PROBLEM TO WORK ON: Rewrite the lines of the listing starting at the line containing "Which item of" and ending at the line containing "1069 centimetres", requests included. In the answers, raise every coordinate and every distance by 113.

DATA FOR PROCESSING:
-*-
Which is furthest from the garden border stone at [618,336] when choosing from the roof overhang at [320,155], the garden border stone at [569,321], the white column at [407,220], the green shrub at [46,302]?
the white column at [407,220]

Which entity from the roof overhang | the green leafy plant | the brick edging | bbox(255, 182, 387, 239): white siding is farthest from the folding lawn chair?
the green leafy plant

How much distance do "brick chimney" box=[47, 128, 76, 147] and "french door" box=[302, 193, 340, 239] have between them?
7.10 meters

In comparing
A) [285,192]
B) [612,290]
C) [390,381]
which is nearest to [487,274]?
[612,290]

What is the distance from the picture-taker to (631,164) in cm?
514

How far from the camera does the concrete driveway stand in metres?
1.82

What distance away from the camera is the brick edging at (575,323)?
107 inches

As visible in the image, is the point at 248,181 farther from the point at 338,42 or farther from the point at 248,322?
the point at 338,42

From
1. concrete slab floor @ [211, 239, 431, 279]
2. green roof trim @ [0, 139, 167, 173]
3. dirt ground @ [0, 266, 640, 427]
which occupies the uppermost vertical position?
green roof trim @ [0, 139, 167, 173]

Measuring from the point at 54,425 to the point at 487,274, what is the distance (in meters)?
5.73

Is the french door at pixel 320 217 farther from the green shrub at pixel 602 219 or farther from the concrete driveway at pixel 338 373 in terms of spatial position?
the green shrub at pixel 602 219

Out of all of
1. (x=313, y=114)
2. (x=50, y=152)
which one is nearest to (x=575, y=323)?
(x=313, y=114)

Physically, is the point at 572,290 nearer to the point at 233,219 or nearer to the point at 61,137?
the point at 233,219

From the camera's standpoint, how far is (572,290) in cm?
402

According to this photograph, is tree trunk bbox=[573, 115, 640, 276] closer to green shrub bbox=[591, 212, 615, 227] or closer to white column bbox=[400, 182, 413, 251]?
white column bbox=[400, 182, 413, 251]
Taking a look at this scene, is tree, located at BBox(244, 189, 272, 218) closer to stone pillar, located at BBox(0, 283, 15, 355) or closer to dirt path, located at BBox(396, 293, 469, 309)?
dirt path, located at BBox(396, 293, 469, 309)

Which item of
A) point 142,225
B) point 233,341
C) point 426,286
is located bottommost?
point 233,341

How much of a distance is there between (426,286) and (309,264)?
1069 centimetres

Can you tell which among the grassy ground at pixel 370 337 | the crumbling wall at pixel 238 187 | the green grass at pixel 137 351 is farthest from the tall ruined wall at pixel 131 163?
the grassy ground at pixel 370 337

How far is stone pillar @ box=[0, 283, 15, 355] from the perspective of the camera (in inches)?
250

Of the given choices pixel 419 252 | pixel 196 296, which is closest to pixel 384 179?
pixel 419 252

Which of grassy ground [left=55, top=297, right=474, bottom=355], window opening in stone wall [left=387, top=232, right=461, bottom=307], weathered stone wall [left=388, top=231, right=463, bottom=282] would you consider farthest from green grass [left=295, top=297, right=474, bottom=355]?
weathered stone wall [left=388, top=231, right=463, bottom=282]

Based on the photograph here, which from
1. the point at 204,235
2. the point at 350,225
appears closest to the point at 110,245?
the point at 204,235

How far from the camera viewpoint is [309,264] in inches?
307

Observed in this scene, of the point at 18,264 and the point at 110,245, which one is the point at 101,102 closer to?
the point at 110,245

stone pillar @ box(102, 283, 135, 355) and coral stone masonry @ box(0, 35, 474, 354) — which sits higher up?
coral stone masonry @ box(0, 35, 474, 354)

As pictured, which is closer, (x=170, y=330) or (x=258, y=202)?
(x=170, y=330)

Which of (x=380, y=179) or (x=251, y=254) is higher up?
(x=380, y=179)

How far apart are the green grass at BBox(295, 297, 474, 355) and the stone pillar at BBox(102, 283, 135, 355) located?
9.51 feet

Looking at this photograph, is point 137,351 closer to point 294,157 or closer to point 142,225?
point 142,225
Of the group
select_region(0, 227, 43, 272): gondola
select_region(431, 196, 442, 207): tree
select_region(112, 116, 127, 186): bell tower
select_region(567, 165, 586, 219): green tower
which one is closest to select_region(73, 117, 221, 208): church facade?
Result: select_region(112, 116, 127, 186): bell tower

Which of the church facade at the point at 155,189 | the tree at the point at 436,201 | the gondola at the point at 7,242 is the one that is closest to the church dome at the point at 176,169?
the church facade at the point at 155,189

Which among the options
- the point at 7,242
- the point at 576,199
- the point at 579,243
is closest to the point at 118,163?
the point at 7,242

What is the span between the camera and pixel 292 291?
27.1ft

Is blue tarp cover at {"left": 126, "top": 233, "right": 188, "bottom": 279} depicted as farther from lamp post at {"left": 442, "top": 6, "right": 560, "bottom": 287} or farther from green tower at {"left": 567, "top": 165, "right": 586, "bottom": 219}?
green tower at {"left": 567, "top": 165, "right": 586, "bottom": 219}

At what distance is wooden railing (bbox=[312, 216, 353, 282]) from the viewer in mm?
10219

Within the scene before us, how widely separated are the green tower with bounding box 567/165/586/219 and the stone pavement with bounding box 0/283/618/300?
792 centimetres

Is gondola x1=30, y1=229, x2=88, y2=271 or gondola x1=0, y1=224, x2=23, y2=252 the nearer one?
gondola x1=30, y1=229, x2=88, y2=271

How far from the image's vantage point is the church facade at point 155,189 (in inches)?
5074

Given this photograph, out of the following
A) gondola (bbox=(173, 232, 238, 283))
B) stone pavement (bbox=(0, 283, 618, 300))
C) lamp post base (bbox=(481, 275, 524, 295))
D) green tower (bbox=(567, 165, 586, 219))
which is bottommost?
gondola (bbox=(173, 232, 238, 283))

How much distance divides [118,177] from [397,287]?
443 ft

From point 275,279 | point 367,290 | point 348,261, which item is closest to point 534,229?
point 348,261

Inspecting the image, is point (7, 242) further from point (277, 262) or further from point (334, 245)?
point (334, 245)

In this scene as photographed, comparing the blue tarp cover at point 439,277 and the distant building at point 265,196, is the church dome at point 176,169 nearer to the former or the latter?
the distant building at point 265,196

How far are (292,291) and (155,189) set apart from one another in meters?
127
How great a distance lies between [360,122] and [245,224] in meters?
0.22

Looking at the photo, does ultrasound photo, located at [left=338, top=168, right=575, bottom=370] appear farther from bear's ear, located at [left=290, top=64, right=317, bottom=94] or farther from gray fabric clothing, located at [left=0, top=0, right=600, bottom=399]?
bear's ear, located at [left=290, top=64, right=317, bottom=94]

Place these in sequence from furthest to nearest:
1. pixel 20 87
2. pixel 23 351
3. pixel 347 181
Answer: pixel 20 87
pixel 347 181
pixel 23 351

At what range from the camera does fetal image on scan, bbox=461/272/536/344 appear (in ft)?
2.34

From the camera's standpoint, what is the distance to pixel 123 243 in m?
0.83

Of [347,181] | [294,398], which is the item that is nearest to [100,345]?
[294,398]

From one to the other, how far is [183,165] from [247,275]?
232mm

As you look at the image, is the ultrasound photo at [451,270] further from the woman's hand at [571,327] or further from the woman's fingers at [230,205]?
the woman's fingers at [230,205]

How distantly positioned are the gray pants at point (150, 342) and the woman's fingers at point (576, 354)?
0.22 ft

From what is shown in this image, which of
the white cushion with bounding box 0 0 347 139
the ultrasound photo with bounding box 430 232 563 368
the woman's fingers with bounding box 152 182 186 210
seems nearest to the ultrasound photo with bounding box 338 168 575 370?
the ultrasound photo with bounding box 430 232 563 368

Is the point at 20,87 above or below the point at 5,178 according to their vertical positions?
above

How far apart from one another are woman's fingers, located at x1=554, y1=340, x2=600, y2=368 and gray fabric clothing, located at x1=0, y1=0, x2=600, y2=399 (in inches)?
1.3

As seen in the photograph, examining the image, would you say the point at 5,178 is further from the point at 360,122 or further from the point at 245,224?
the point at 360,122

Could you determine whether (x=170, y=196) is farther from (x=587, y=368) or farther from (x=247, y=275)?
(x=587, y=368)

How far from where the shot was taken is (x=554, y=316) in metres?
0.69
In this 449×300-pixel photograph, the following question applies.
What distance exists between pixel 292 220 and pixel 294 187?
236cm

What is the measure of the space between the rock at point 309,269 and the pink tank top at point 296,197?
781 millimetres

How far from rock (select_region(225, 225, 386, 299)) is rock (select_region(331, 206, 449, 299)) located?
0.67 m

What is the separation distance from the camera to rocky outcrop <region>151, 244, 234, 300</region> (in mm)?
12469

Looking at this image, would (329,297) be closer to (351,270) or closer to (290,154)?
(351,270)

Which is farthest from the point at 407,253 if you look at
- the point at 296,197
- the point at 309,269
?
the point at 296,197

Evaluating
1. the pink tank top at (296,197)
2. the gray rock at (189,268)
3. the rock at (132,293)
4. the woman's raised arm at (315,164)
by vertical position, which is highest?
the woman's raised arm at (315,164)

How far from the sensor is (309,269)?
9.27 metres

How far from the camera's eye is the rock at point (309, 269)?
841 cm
-*-
SOLUTION FOR THIS PROBLEM:
Which item of
A) point 142,225
B) point 233,341
C) point 426,286
is located bottommost?
point 346,454

How much of a distance is there between (426,286) and (309,264)?
1182 centimetres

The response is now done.